Genus Plc (LON:GNS), a leading global animal genetics company, announced its unaudited interim results for the six months ended 31 December 2018.
2019 H1 Highlights
· Genus achieved strong strategic progress and performed solidly. Adjusted profit before tax equalled the record of the prior period, despite the challenging environment caused by the rapid spread of African Swine Fever (‘ASF’) in China. Genus expects to perform in line with the Board’s expectations for the full year.
· Revenue of £238.8m was unchanged in actual and constant currency. Bovine revenue increased 2% (4% in constant currency) with strong sexed genetics revenue growth of 28%, while porcine revenue declined 1% (2% in constant currency) due to fewer animal shipments in China. Strategically important porcine royalty revenue increased strongly by 12% (11% in constant currency).
· Adjusted operating profit including joint ventures and excluding gene editing increased 2% (3% in constant currency) led by continued good growth in ABS, while increasing investment in R&D as planned. Adjusted profit before tax increased 1% to £29.2m (2% in constant currency).

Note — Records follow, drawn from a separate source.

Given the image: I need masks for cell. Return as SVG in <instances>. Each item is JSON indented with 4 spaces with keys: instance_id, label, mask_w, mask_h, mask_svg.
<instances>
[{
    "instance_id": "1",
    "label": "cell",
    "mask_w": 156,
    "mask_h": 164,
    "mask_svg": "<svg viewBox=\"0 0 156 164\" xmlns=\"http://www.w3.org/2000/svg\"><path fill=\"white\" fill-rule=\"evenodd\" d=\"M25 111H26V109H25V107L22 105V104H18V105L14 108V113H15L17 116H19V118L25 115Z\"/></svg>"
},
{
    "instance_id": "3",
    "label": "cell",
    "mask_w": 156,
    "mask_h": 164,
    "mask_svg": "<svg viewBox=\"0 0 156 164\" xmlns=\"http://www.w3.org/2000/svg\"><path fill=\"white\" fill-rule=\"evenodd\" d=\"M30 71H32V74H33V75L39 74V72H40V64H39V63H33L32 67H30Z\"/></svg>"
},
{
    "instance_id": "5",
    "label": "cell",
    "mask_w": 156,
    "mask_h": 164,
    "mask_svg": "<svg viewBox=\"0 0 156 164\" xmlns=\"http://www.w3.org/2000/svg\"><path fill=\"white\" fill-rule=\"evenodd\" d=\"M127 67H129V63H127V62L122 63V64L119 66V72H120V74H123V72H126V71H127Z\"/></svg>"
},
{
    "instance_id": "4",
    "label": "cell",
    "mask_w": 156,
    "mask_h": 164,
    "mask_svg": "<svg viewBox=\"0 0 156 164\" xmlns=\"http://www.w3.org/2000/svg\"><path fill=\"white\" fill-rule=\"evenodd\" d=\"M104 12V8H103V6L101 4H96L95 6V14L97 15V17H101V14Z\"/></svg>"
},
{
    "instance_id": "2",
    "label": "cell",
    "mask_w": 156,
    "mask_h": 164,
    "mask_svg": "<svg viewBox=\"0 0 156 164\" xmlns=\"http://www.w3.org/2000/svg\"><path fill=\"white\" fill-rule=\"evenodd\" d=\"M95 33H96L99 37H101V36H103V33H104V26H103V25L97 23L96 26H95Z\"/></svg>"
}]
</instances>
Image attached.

· Statutory loss before tax of £6.8m (2017: £14.3m profit) primarily due to larger non-cash fair value movements on biological assets and a Guaranteed Minimum Pension (‘GMP’) equalisation charge in respect of legacy pension schemes (see below for further details).

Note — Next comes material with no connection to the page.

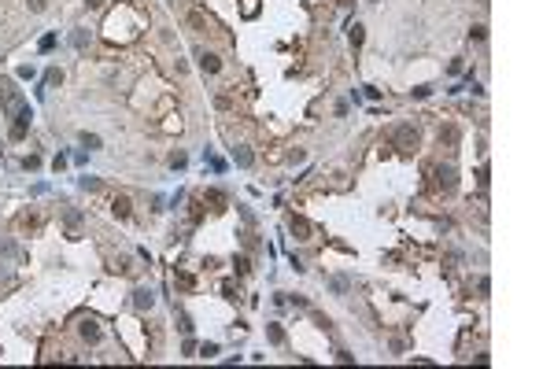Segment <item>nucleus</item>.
Here are the masks:
<instances>
[{"label": "nucleus", "mask_w": 554, "mask_h": 369, "mask_svg": "<svg viewBox=\"0 0 554 369\" xmlns=\"http://www.w3.org/2000/svg\"><path fill=\"white\" fill-rule=\"evenodd\" d=\"M392 144L395 148H414V144H418V126H414V122H399V126L392 129Z\"/></svg>", "instance_id": "f257e3e1"}, {"label": "nucleus", "mask_w": 554, "mask_h": 369, "mask_svg": "<svg viewBox=\"0 0 554 369\" xmlns=\"http://www.w3.org/2000/svg\"><path fill=\"white\" fill-rule=\"evenodd\" d=\"M30 122H34V107L30 103H22V107L15 111V126H11V141H22L26 129H30Z\"/></svg>", "instance_id": "f03ea898"}, {"label": "nucleus", "mask_w": 554, "mask_h": 369, "mask_svg": "<svg viewBox=\"0 0 554 369\" xmlns=\"http://www.w3.org/2000/svg\"><path fill=\"white\" fill-rule=\"evenodd\" d=\"M454 184H458V177H454L451 163H447V166H436V188L440 192H454Z\"/></svg>", "instance_id": "7ed1b4c3"}, {"label": "nucleus", "mask_w": 554, "mask_h": 369, "mask_svg": "<svg viewBox=\"0 0 554 369\" xmlns=\"http://www.w3.org/2000/svg\"><path fill=\"white\" fill-rule=\"evenodd\" d=\"M288 229L296 233V240H311V222L299 218V214H292V218H288Z\"/></svg>", "instance_id": "20e7f679"}, {"label": "nucleus", "mask_w": 554, "mask_h": 369, "mask_svg": "<svg viewBox=\"0 0 554 369\" xmlns=\"http://www.w3.org/2000/svg\"><path fill=\"white\" fill-rule=\"evenodd\" d=\"M133 307H137V310H151V307H155V292L137 288V292H133Z\"/></svg>", "instance_id": "39448f33"}, {"label": "nucleus", "mask_w": 554, "mask_h": 369, "mask_svg": "<svg viewBox=\"0 0 554 369\" xmlns=\"http://www.w3.org/2000/svg\"><path fill=\"white\" fill-rule=\"evenodd\" d=\"M200 67H203V74H218V70H222V59L211 56V52H200Z\"/></svg>", "instance_id": "423d86ee"}, {"label": "nucleus", "mask_w": 554, "mask_h": 369, "mask_svg": "<svg viewBox=\"0 0 554 369\" xmlns=\"http://www.w3.org/2000/svg\"><path fill=\"white\" fill-rule=\"evenodd\" d=\"M82 336L89 344H96V340H100V325H96V321H82Z\"/></svg>", "instance_id": "0eeeda50"}, {"label": "nucleus", "mask_w": 554, "mask_h": 369, "mask_svg": "<svg viewBox=\"0 0 554 369\" xmlns=\"http://www.w3.org/2000/svg\"><path fill=\"white\" fill-rule=\"evenodd\" d=\"M233 163H236V166H252V163H255V155H252L248 148H236V151H233Z\"/></svg>", "instance_id": "6e6552de"}, {"label": "nucleus", "mask_w": 554, "mask_h": 369, "mask_svg": "<svg viewBox=\"0 0 554 369\" xmlns=\"http://www.w3.org/2000/svg\"><path fill=\"white\" fill-rule=\"evenodd\" d=\"M266 340L281 347V344H285V328H281V325H266Z\"/></svg>", "instance_id": "1a4fd4ad"}, {"label": "nucleus", "mask_w": 554, "mask_h": 369, "mask_svg": "<svg viewBox=\"0 0 554 369\" xmlns=\"http://www.w3.org/2000/svg\"><path fill=\"white\" fill-rule=\"evenodd\" d=\"M111 210H115L118 218H129V200H126V196H118V200L111 203Z\"/></svg>", "instance_id": "9d476101"}, {"label": "nucleus", "mask_w": 554, "mask_h": 369, "mask_svg": "<svg viewBox=\"0 0 554 369\" xmlns=\"http://www.w3.org/2000/svg\"><path fill=\"white\" fill-rule=\"evenodd\" d=\"M63 218H67V226H70V229H78V226H82V210L67 207V210H63Z\"/></svg>", "instance_id": "9b49d317"}, {"label": "nucleus", "mask_w": 554, "mask_h": 369, "mask_svg": "<svg viewBox=\"0 0 554 369\" xmlns=\"http://www.w3.org/2000/svg\"><path fill=\"white\" fill-rule=\"evenodd\" d=\"M329 288H333L336 295H347V288H351V285H347V277H333V281H329Z\"/></svg>", "instance_id": "f8f14e48"}, {"label": "nucleus", "mask_w": 554, "mask_h": 369, "mask_svg": "<svg viewBox=\"0 0 554 369\" xmlns=\"http://www.w3.org/2000/svg\"><path fill=\"white\" fill-rule=\"evenodd\" d=\"M70 44H74V48H85V44H89V34H85V30H74V34H70Z\"/></svg>", "instance_id": "ddd939ff"}, {"label": "nucleus", "mask_w": 554, "mask_h": 369, "mask_svg": "<svg viewBox=\"0 0 554 369\" xmlns=\"http://www.w3.org/2000/svg\"><path fill=\"white\" fill-rule=\"evenodd\" d=\"M82 144H85V148L92 151V148H100L104 141H100V137H96V133H82Z\"/></svg>", "instance_id": "4468645a"}, {"label": "nucleus", "mask_w": 554, "mask_h": 369, "mask_svg": "<svg viewBox=\"0 0 554 369\" xmlns=\"http://www.w3.org/2000/svg\"><path fill=\"white\" fill-rule=\"evenodd\" d=\"M59 82H63V70H59V67H52L48 74H44V85H59Z\"/></svg>", "instance_id": "2eb2a0df"}, {"label": "nucleus", "mask_w": 554, "mask_h": 369, "mask_svg": "<svg viewBox=\"0 0 554 369\" xmlns=\"http://www.w3.org/2000/svg\"><path fill=\"white\" fill-rule=\"evenodd\" d=\"M85 188V192H96V188H100V181H96V177H82V181H78Z\"/></svg>", "instance_id": "dca6fc26"}, {"label": "nucleus", "mask_w": 554, "mask_h": 369, "mask_svg": "<svg viewBox=\"0 0 554 369\" xmlns=\"http://www.w3.org/2000/svg\"><path fill=\"white\" fill-rule=\"evenodd\" d=\"M248 269H252V259H248V255H240V259H236V273H248Z\"/></svg>", "instance_id": "f3484780"}, {"label": "nucleus", "mask_w": 554, "mask_h": 369, "mask_svg": "<svg viewBox=\"0 0 554 369\" xmlns=\"http://www.w3.org/2000/svg\"><path fill=\"white\" fill-rule=\"evenodd\" d=\"M362 37H366V34H362V26L355 22V26H351V44H355V48H359V44H362Z\"/></svg>", "instance_id": "a211bd4d"}, {"label": "nucleus", "mask_w": 554, "mask_h": 369, "mask_svg": "<svg viewBox=\"0 0 554 369\" xmlns=\"http://www.w3.org/2000/svg\"><path fill=\"white\" fill-rule=\"evenodd\" d=\"M440 141H447V144H454V141H458V133H454V129H451V126H447V129H440Z\"/></svg>", "instance_id": "6ab92c4d"}, {"label": "nucleus", "mask_w": 554, "mask_h": 369, "mask_svg": "<svg viewBox=\"0 0 554 369\" xmlns=\"http://www.w3.org/2000/svg\"><path fill=\"white\" fill-rule=\"evenodd\" d=\"M200 354H203V358H214V354H218V344H203Z\"/></svg>", "instance_id": "aec40b11"}, {"label": "nucleus", "mask_w": 554, "mask_h": 369, "mask_svg": "<svg viewBox=\"0 0 554 369\" xmlns=\"http://www.w3.org/2000/svg\"><path fill=\"white\" fill-rule=\"evenodd\" d=\"M52 44H56V34H44L41 37V52H52Z\"/></svg>", "instance_id": "412c9836"}, {"label": "nucleus", "mask_w": 554, "mask_h": 369, "mask_svg": "<svg viewBox=\"0 0 554 369\" xmlns=\"http://www.w3.org/2000/svg\"><path fill=\"white\" fill-rule=\"evenodd\" d=\"M22 166H26V170H37V166H41V159H37V155H26Z\"/></svg>", "instance_id": "4be33fe9"}, {"label": "nucleus", "mask_w": 554, "mask_h": 369, "mask_svg": "<svg viewBox=\"0 0 554 369\" xmlns=\"http://www.w3.org/2000/svg\"><path fill=\"white\" fill-rule=\"evenodd\" d=\"M0 255H15V244H11V240H0Z\"/></svg>", "instance_id": "5701e85b"}, {"label": "nucleus", "mask_w": 554, "mask_h": 369, "mask_svg": "<svg viewBox=\"0 0 554 369\" xmlns=\"http://www.w3.org/2000/svg\"><path fill=\"white\" fill-rule=\"evenodd\" d=\"M30 11H44V0H30Z\"/></svg>", "instance_id": "b1692460"}, {"label": "nucleus", "mask_w": 554, "mask_h": 369, "mask_svg": "<svg viewBox=\"0 0 554 369\" xmlns=\"http://www.w3.org/2000/svg\"><path fill=\"white\" fill-rule=\"evenodd\" d=\"M85 4H89L92 11H96V8H104V0H85Z\"/></svg>", "instance_id": "393cba45"}]
</instances>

· Adjusted basic earnings per share were 12% lower at 35.8p (11% in constant currency) due to a one-time deferred tax credit of £3.7m in the prior year relating to the tax reforms in the US. The statutory basic loss per share was 11.7p (2017: 69.0p profit per share), reflecting the GMP equalisation charge in the current year and a prior year US deferred tax credit of £32.0m from the US tax reforms.

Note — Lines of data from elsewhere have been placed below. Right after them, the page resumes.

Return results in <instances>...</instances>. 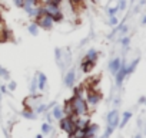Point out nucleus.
Instances as JSON below:
<instances>
[{
  "instance_id": "nucleus-26",
  "label": "nucleus",
  "mask_w": 146,
  "mask_h": 138,
  "mask_svg": "<svg viewBox=\"0 0 146 138\" xmlns=\"http://www.w3.org/2000/svg\"><path fill=\"white\" fill-rule=\"evenodd\" d=\"M16 88H17L16 82H15V81H10V82H9V85H7V89H9V91H15Z\"/></svg>"
},
{
  "instance_id": "nucleus-23",
  "label": "nucleus",
  "mask_w": 146,
  "mask_h": 138,
  "mask_svg": "<svg viewBox=\"0 0 146 138\" xmlns=\"http://www.w3.org/2000/svg\"><path fill=\"white\" fill-rule=\"evenodd\" d=\"M117 23H119V20H117V17L116 16H110V20H109V25L110 26H117Z\"/></svg>"
},
{
  "instance_id": "nucleus-21",
  "label": "nucleus",
  "mask_w": 146,
  "mask_h": 138,
  "mask_svg": "<svg viewBox=\"0 0 146 138\" xmlns=\"http://www.w3.org/2000/svg\"><path fill=\"white\" fill-rule=\"evenodd\" d=\"M117 12H119V7H117V6H115V7H109V9H108V15H109V17H110V16H116Z\"/></svg>"
},
{
  "instance_id": "nucleus-9",
  "label": "nucleus",
  "mask_w": 146,
  "mask_h": 138,
  "mask_svg": "<svg viewBox=\"0 0 146 138\" xmlns=\"http://www.w3.org/2000/svg\"><path fill=\"white\" fill-rule=\"evenodd\" d=\"M120 65H122V59H120V58H115V59H112V60L109 62V71H110L112 75H115V74L119 71Z\"/></svg>"
},
{
  "instance_id": "nucleus-5",
  "label": "nucleus",
  "mask_w": 146,
  "mask_h": 138,
  "mask_svg": "<svg viewBox=\"0 0 146 138\" xmlns=\"http://www.w3.org/2000/svg\"><path fill=\"white\" fill-rule=\"evenodd\" d=\"M115 76H116V85L120 86V85L123 84L125 78L127 76V68H126V63L122 62V65H120V68H119V71L115 74Z\"/></svg>"
},
{
  "instance_id": "nucleus-1",
  "label": "nucleus",
  "mask_w": 146,
  "mask_h": 138,
  "mask_svg": "<svg viewBox=\"0 0 146 138\" xmlns=\"http://www.w3.org/2000/svg\"><path fill=\"white\" fill-rule=\"evenodd\" d=\"M43 13L52 16L54 19V22H59L62 17H63V12H62V7L59 3H54V2H49V3H43L40 5Z\"/></svg>"
},
{
  "instance_id": "nucleus-7",
  "label": "nucleus",
  "mask_w": 146,
  "mask_h": 138,
  "mask_svg": "<svg viewBox=\"0 0 146 138\" xmlns=\"http://www.w3.org/2000/svg\"><path fill=\"white\" fill-rule=\"evenodd\" d=\"M39 104H40V96H37V94H35V95L30 94V96L25 99V107L29 108V109H33V111Z\"/></svg>"
},
{
  "instance_id": "nucleus-16",
  "label": "nucleus",
  "mask_w": 146,
  "mask_h": 138,
  "mask_svg": "<svg viewBox=\"0 0 146 138\" xmlns=\"http://www.w3.org/2000/svg\"><path fill=\"white\" fill-rule=\"evenodd\" d=\"M39 25L36 23V22H33V23H30L29 26H27V30H29V33L30 35H33V36H37L39 35Z\"/></svg>"
},
{
  "instance_id": "nucleus-29",
  "label": "nucleus",
  "mask_w": 146,
  "mask_h": 138,
  "mask_svg": "<svg viewBox=\"0 0 146 138\" xmlns=\"http://www.w3.org/2000/svg\"><path fill=\"white\" fill-rule=\"evenodd\" d=\"M0 92L6 94V92H7V86H6V85H0Z\"/></svg>"
},
{
  "instance_id": "nucleus-10",
  "label": "nucleus",
  "mask_w": 146,
  "mask_h": 138,
  "mask_svg": "<svg viewBox=\"0 0 146 138\" xmlns=\"http://www.w3.org/2000/svg\"><path fill=\"white\" fill-rule=\"evenodd\" d=\"M50 115H52V118H54V119H57V121H59L60 118H63V117H64V111H63V108H62L60 105H57V104H56V105L52 108V114H50Z\"/></svg>"
},
{
  "instance_id": "nucleus-15",
  "label": "nucleus",
  "mask_w": 146,
  "mask_h": 138,
  "mask_svg": "<svg viewBox=\"0 0 146 138\" xmlns=\"http://www.w3.org/2000/svg\"><path fill=\"white\" fill-rule=\"evenodd\" d=\"M95 62H90L88 59L83 58V62H82V69H83V72H90L92 71V68H93Z\"/></svg>"
},
{
  "instance_id": "nucleus-2",
  "label": "nucleus",
  "mask_w": 146,
  "mask_h": 138,
  "mask_svg": "<svg viewBox=\"0 0 146 138\" xmlns=\"http://www.w3.org/2000/svg\"><path fill=\"white\" fill-rule=\"evenodd\" d=\"M59 127L62 131H64L67 135H75L76 131H78V127L75 124V118L73 117H69V115H64L63 118L59 119Z\"/></svg>"
},
{
  "instance_id": "nucleus-3",
  "label": "nucleus",
  "mask_w": 146,
  "mask_h": 138,
  "mask_svg": "<svg viewBox=\"0 0 146 138\" xmlns=\"http://www.w3.org/2000/svg\"><path fill=\"white\" fill-rule=\"evenodd\" d=\"M36 23L39 25V27H40V29L50 30V29L54 26V19H53L52 16H49V15L43 13V10H42V7H40V13H39V16L36 17Z\"/></svg>"
},
{
  "instance_id": "nucleus-22",
  "label": "nucleus",
  "mask_w": 146,
  "mask_h": 138,
  "mask_svg": "<svg viewBox=\"0 0 146 138\" xmlns=\"http://www.w3.org/2000/svg\"><path fill=\"white\" fill-rule=\"evenodd\" d=\"M0 78H5V79H9V72L6 71L5 68L0 66Z\"/></svg>"
},
{
  "instance_id": "nucleus-30",
  "label": "nucleus",
  "mask_w": 146,
  "mask_h": 138,
  "mask_svg": "<svg viewBox=\"0 0 146 138\" xmlns=\"http://www.w3.org/2000/svg\"><path fill=\"white\" fill-rule=\"evenodd\" d=\"M142 23H143V25H146V16L143 17V20H142Z\"/></svg>"
},
{
  "instance_id": "nucleus-25",
  "label": "nucleus",
  "mask_w": 146,
  "mask_h": 138,
  "mask_svg": "<svg viewBox=\"0 0 146 138\" xmlns=\"http://www.w3.org/2000/svg\"><path fill=\"white\" fill-rule=\"evenodd\" d=\"M126 0H119V5H117V7H119V10H125L126 9Z\"/></svg>"
},
{
  "instance_id": "nucleus-6",
  "label": "nucleus",
  "mask_w": 146,
  "mask_h": 138,
  "mask_svg": "<svg viewBox=\"0 0 146 138\" xmlns=\"http://www.w3.org/2000/svg\"><path fill=\"white\" fill-rule=\"evenodd\" d=\"M106 121H108V125H110V127L116 128V127L119 125V121H120L119 111H117V109H113V111H110V112L108 114V117H106Z\"/></svg>"
},
{
  "instance_id": "nucleus-20",
  "label": "nucleus",
  "mask_w": 146,
  "mask_h": 138,
  "mask_svg": "<svg viewBox=\"0 0 146 138\" xmlns=\"http://www.w3.org/2000/svg\"><path fill=\"white\" fill-rule=\"evenodd\" d=\"M52 131H53V128H52L50 122H43V124H42V132H43V134H49V132H52Z\"/></svg>"
},
{
  "instance_id": "nucleus-31",
  "label": "nucleus",
  "mask_w": 146,
  "mask_h": 138,
  "mask_svg": "<svg viewBox=\"0 0 146 138\" xmlns=\"http://www.w3.org/2000/svg\"><path fill=\"white\" fill-rule=\"evenodd\" d=\"M92 2H93V3H98V2H99V0H92Z\"/></svg>"
},
{
  "instance_id": "nucleus-24",
  "label": "nucleus",
  "mask_w": 146,
  "mask_h": 138,
  "mask_svg": "<svg viewBox=\"0 0 146 138\" xmlns=\"http://www.w3.org/2000/svg\"><path fill=\"white\" fill-rule=\"evenodd\" d=\"M113 129H115L113 127H110V125H108V127H106V131H105V134H103V135H105V137H109V135H112V132H113Z\"/></svg>"
},
{
  "instance_id": "nucleus-8",
  "label": "nucleus",
  "mask_w": 146,
  "mask_h": 138,
  "mask_svg": "<svg viewBox=\"0 0 146 138\" xmlns=\"http://www.w3.org/2000/svg\"><path fill=\"white\" fill-rule=\"evenodd\" d=\"M75 82H76V72H75V69H70V71H67V74L64 75V85L67 88H72L75 85Z\"/></svg>"
},
{
  "instance_id": "nucleus-12",
  "label": "nucleus",
  "mask_w": 146,
  "mask_h": 138,
  "mask_svg": "<svg viewBox=\"0 0 146 138\" xmlns=\"http://www.w3.org/2000/svg\"><path fill=\"white\" fill-rule=\"evenodd\" d=\"M98 58H99V52H98L95 48H90V49L86 52V56H85V59H88V60H90V62H96Z\"/></svg>"
},
{
  "instance_id": "nucleus-27",
  "label": "nucleus",
  "mask_w": 146,
  "mask_h": 138,
  "mask_svg": "<svg viewBox=\"0 0 146 138\" xmlns=\"http://www.w3.org/2000/svg\"><path fill=\"white\" fill-rule=\"evenodd\" d=\"M120 42H122V45H123V46H127V45H129V42H130V39H129V36H125Z\"/></svg>"
},
{
  "instance_id": "nucleus-17",
  "label": "nucleus",
  "mask_w": 146,
  "mask_h": 138,
  "mask_svg": "<svg viewBox=\"0 0 146 138\" xmlns=\"http://www.w3.org/2000/svg\"><path fill=\"white\" fill-rule=\"evenodd\" d=\"M137 63H139V59H135L130 65H126V68H127V75H130L135 69H136V66H137Z\"/></svg>"
},
{
  "instance_id": "nucleus-19",
  "label": "nucleus",
  "mask_w": 146,
  "mask_h": 138,
  "mask_svg": "<svg viewBox=\"0 0 146 138\" xmlns=\"http://www.w3.org/2000/svg\"><path fill=\"white\" fill-rule=\"evenodd\" d=\"M36 91H37V78H33V79L30 81V94L35 95Z\"/></svg>"
},
{
  "instance_id": "nucleus-28",
  "label": "nucleus",
  "mask_w": 146,
  "mask_h": 138,
  "mask_svg": "<svg viewBox=\"0 0 146 138\" xmlns=\"http://www.w3.org/2000/svg\"><path fill=\"white\" fill-rule=\"evenodd\" d=\"M13 3H15V6L22 7V6H23V0H13Z\"/></svg>"
},
{
  "instance_id": "nucleus-11",
  "label": "nucleus",
  "mask_w": 146,
  "mask_h": 138,
  "mask_svg": "<svg viewBox=\"0 0 146 138\" xmlns=\"http://www.w3.org/2000/svg\"><path fill=\"white\" fill-rule=\"evenodd\" d=\"M46 85H47V76L44 75V74H37V89L39 91H44V88H46Z\"/></svg>"
},
{
  "instance_id": "nucleus-18",
  "label": "nucleus",
  "mask_w": 146,
  "mask_h": 138,
  "mask_svg": "<svg viewBox=\"0 0 146 138\" xmlns=\"http://www.w3.org/2000/svg\"><path fill=\"white\" fill-rule=\"evenodd\" d=\"M47 108H49V105H46V104H42V102H40V104L35 108V112H36V114H43V112H46V109H47Z\"/></svg>"
},
{
  "instance_id": "nucleus-13",
  "label": "nucleus",
  "mask_w": 146,
  "mask_h": 138,
  "mask_svg": "<svg viewBox=\"0 0 146 138\" xmlns=\"http://www.w3.org/2000/svg\"><path fill=\"white\" fill-rule=\"evenodd\" d=\"M130 118H132V112H129V111L123 112V114H122V117H120V121H119V125H117V127L123 128V127L129 122V119H130Z\"/></svg>"
},
{
  "instance_id": "nucleus-14",
  "label": "nucleus",
  "mask_w": 146,
  "mask_h": 138,
  "mask_svg": "<svg viewBox=\"0 0 146 138\" xmlns=\"http://www.w3.org/2000/svg\"><path fill=\"white\" fill-rule=\"evenodd\" d=\"M22 117H25L26 119H36L37 117H36V112L33 111V109H29V108H25L23 111H22Z\"/></svg>"
},
{
  "instance_id": "nucleus-4",
  "label": "nucleus",
  "mask_w": 146,
  "mask_h": 138,
  "mask_svg": "<svg viewBox=\"0 0 146 138\" xmlns=\"http://www.w3.org/2000/svg\"><path fill=\"white\" fill-rule=\"evenodd\" d=\"M100 94H98V92H95V91H88V94H86V102H88V107H89V109L90 108H96L98 107V104H99V101H100Z\"/></svg>"
}]
</instances>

· Free cash outflow1 of £5.3m (2017: £7.5m inflow) following planned capital investments in growing the IntelliGen® global production base and in Genus One, a new global enterprise system.
· Net debt reduced to £85.3m (2017: £113.4m) and net debt to EBITDA2 ratio of 1.1x (2017: 1.4x), following the payments made under the previously announced strategic collaboration with Møllevang Genetics in July 2018 and successful 5% equity placing in December 2018, which raised £66.5m net of fees.
· Interim dividend increased 10% to 8.9 pence per share payable on 4 April 2019.
Operational and Strategic Highlights3
· ABS – Strong first half performance with continued growth in Sexcel®, our high fertility sexed genetics product produced with IntelliGen technology, and rapid growth in our differentiated beef genetics
o Volume growth of 7%, with sexed genetics up 26% and beef up 24%
o Operating profit growth of 10% in constant currency
o IntelliGen production successfully commenced in three new sites around the world, adding to the existing operations in the US, India and Norway
· PIC volumes and operating profit growth of 1% (2% in actual currency) impacted as expected by the outbreak of ASF across China. Operating profit growth of 7% in constant currency excluding China
o Royalty revenue up 11% with growth in all regions
o Volume growth excluding China of 5%, with particular strength in Latin America and Spain
o Encouraging early results from the strategic collaboration with Møllevang Genetics
o Transport restrictions imposed in China to control ASF caused volumes in China to be 49% lower resulting in profit reducing by approximately £3m compared to same period in the prior year
· Research and development investment increased as planned by 10%, primarily from continued investment in gene editing and the IntelliGen platform
o Continued good progress with the PRRSv programme4
o Strong results continue in our leading dairy, beef and porcine genomic selection programmes
o Integration of Møllevang’s genetics with PIC’s product development programme commenced with encouraging early results
Commenting, Karim Bitar, Chief Executive said:
“Genus performed well in challenging markets and made substantial strategic progress in the first half of the 2019 fiscal year. ABS continued to grow profit in double digits, driven by a combination of the success of Sexcel and NuEra, our proprietary beef genetics. Genus is well placed to benefit from and drive the accelerating market trend of dairy customers using sexed and beef genetics in combination.
“As anticipated, PIC was affected negatively by ASF in China but grew strongly in Europe and Latin America and we successfully commenced our strategic relationship with Møllevang Genetics. Our gene editing programme for PRRSv resistance in pigs made good progress and we have substantially increased the number of animals carrying the edit while continuing to engage constructively with regulatory authorities.
“We anticipate growing in the second half and performing in line with the Board’s expectations in constant currency for the full year. The Board has approved an interim dividend of 8.9 pence per share, an increase of 10% on last year’s interim dividend.”